The Process Step Journal component is comprised of the following:

  • Process Activity Log for the local logging of individual process step in the participating logical systems

  • Process Activity Overview for evaluating the status of a cross-system overall process

  • Read and Write Functions

    The Process Step Journal provides you with interfaces for reading and writing local process activity log entries

  • Delete Function

    If you want to delete entries, the transaction Delete Log Entriesis available in the dialog under Financial Services Foundation Process Step Journal . For more information, see the program documentation under .

  • Customizing

    In the Customizing activity Configure System Landscape, you can set up in which logical systems (clients) you want applications to participate in process step logging and evaluation. You can find these in the SAP implementation guide under Start of the navigation path Cross-Application Components Next navigation step Processes and Tools for Enterprise Applications Next navigation step Process Step Journal  End of the navigation path.

Constraints

You use the the Process Step Journal only to log asynchronous communication. The control of process activities based on log information is not included. This is the task of the Composite Application.

Example

Below is a description of a fictitious, complex business process in banking: This is a process in the disbursement of loans. This means making the loan amount available to the borrower's account.

The following questions are relevant for the Composite Application regarding the control of this process: When is the loan ready for distribution? When can the responsible system send the confirmation of disbursement to the customer? Which process steps must be completed to do so? Have processing errors occurred in any of the process steps so that the loan cannot be disbursed?



Figure 1: Availability of the Loan Amount

The process is divided into the following subprocesses, the processing of which takes place in different systems and process components.

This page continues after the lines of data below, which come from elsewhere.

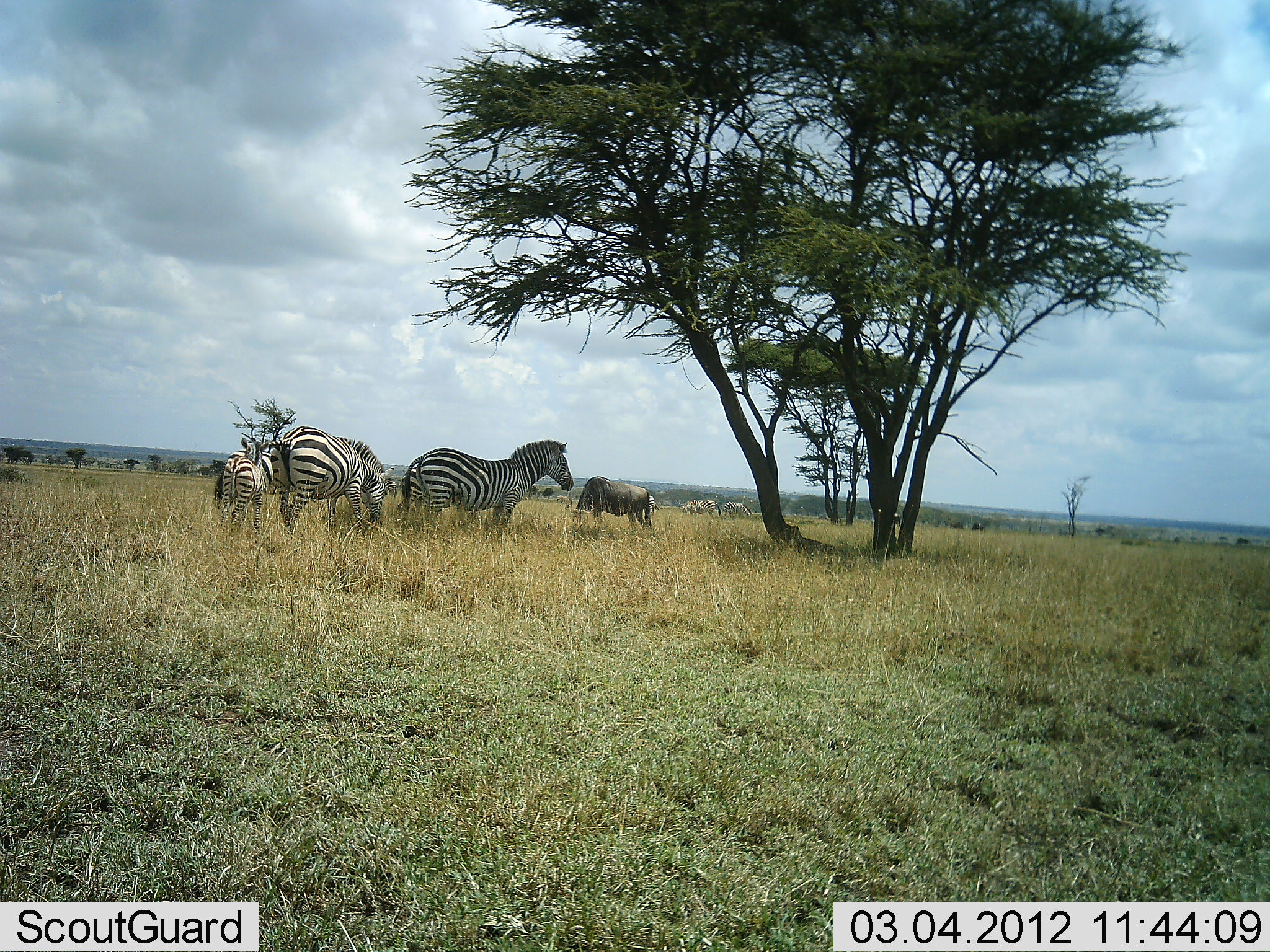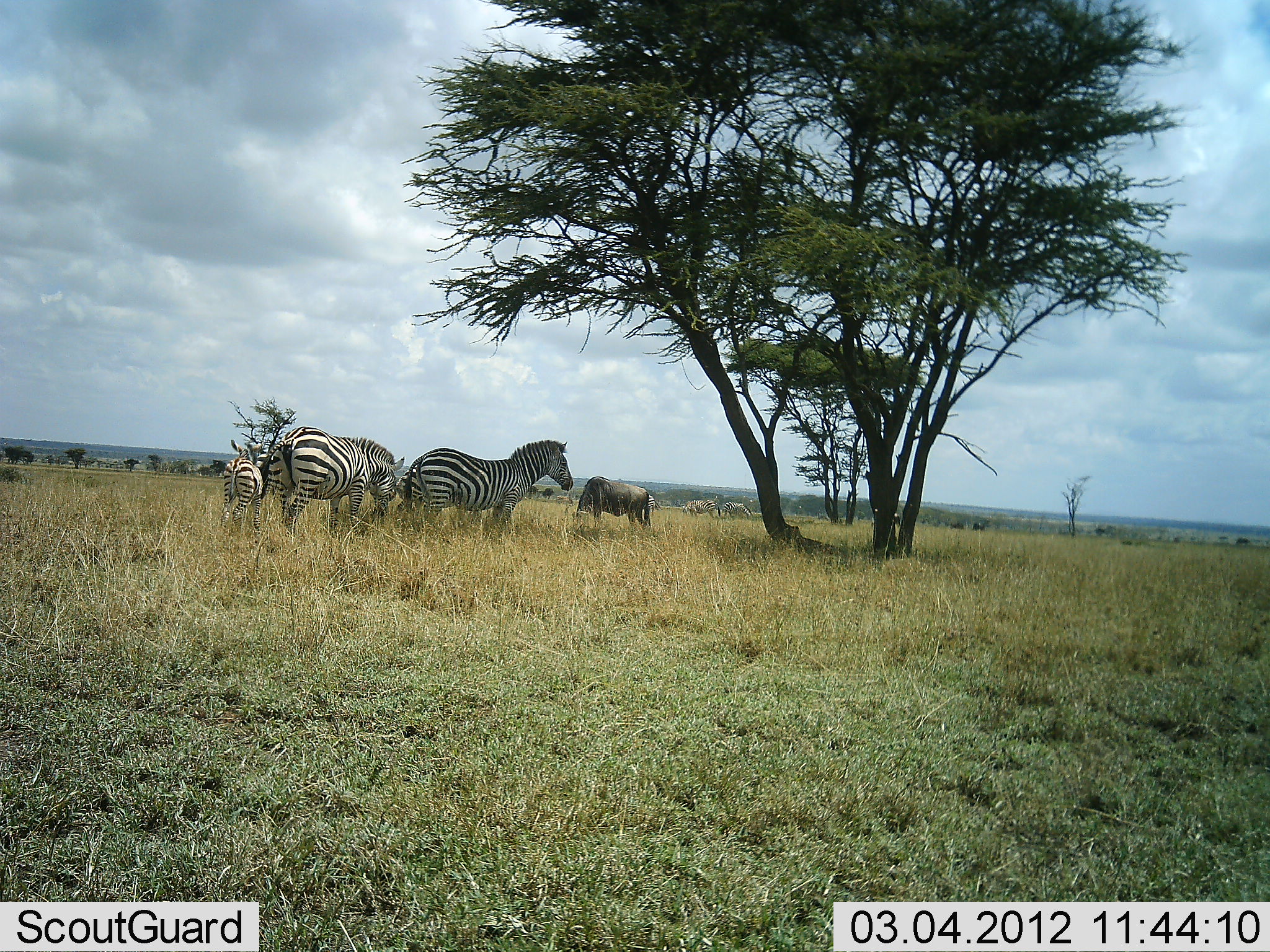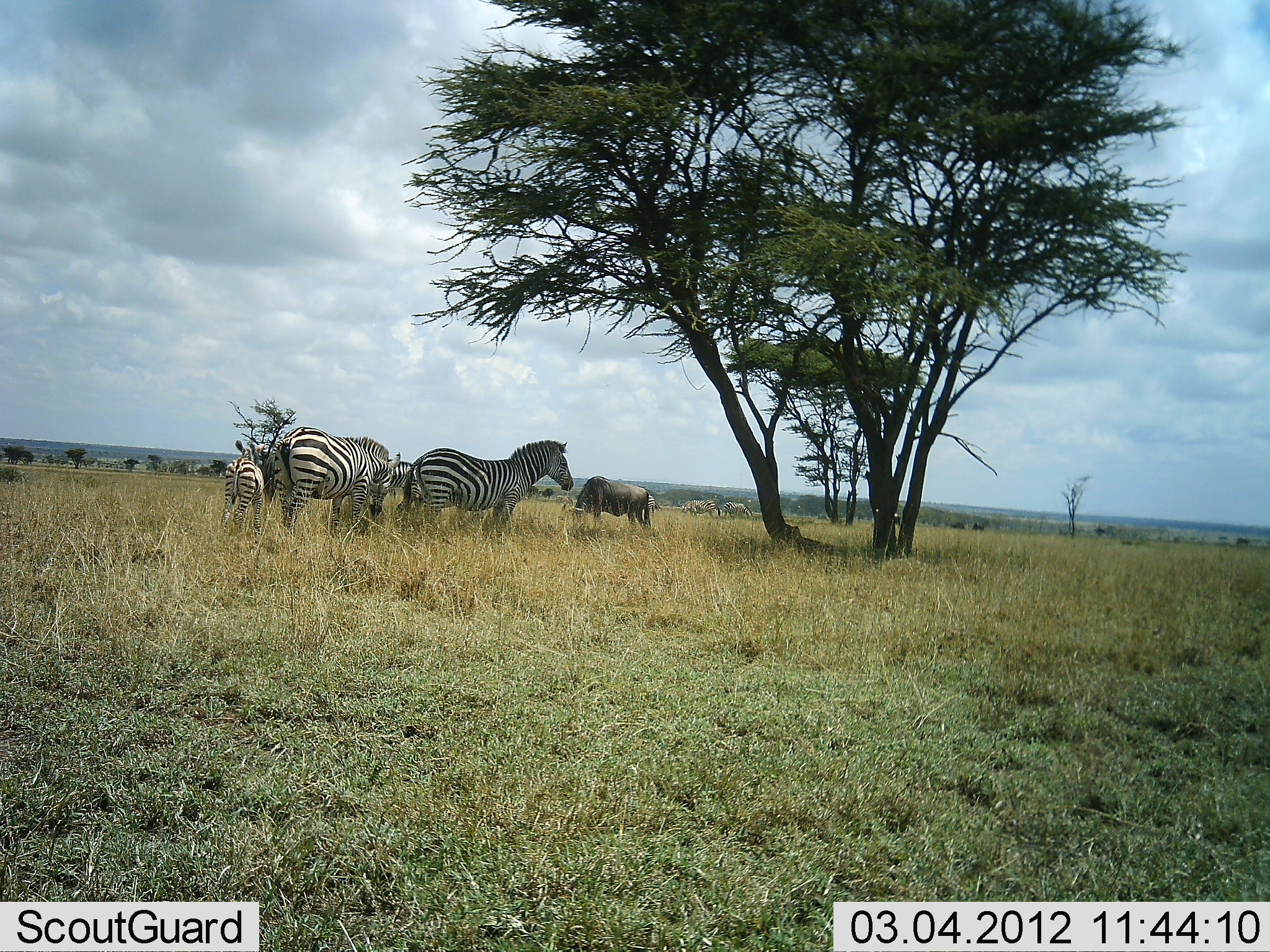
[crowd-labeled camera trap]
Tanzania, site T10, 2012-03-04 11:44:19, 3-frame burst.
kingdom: Animalia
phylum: Chordata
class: Mammalia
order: Artiodactyla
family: Bovidae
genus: Connochaetes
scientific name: Connochaetes taurinus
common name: blue wildebeest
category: wildebeest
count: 1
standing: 36%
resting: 7%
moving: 0%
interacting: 0%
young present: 0%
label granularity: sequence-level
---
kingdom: Animalia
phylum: Chordata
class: Mammalia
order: Perissodactyla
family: Equidae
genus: Equus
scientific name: Equus quagga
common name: plains zebra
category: zebra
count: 4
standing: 83%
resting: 0%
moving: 6%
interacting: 0%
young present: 50%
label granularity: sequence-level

  1. Reading the customer's business partner data

  2. Reading the customer's granted line of credit (Facilities)

  3. Reserving the customers granted line of credit (Facilities) in the amount of the new loan amount

  4. Noting the loan amount in the syndicated loan agreement for the purpose of refinancing.

  5. Debiting the loan account

  6. Creating a payment order

  7. Disbursement by making the amount available to a customer's current account.

  8. Creating correspondence (confirmation of disbursement) for the customer

    Services log each individual process step in the process activity log of each executing application: Cross-system evaluation then takes places on process step level.

    This ensures that the correspondence tool (CA-GTF-COR) cannot generate and send out correspondence (process step 8) until all previous process steps have received the aggregated process step status Received from the Process Step Journal in the process activity overview.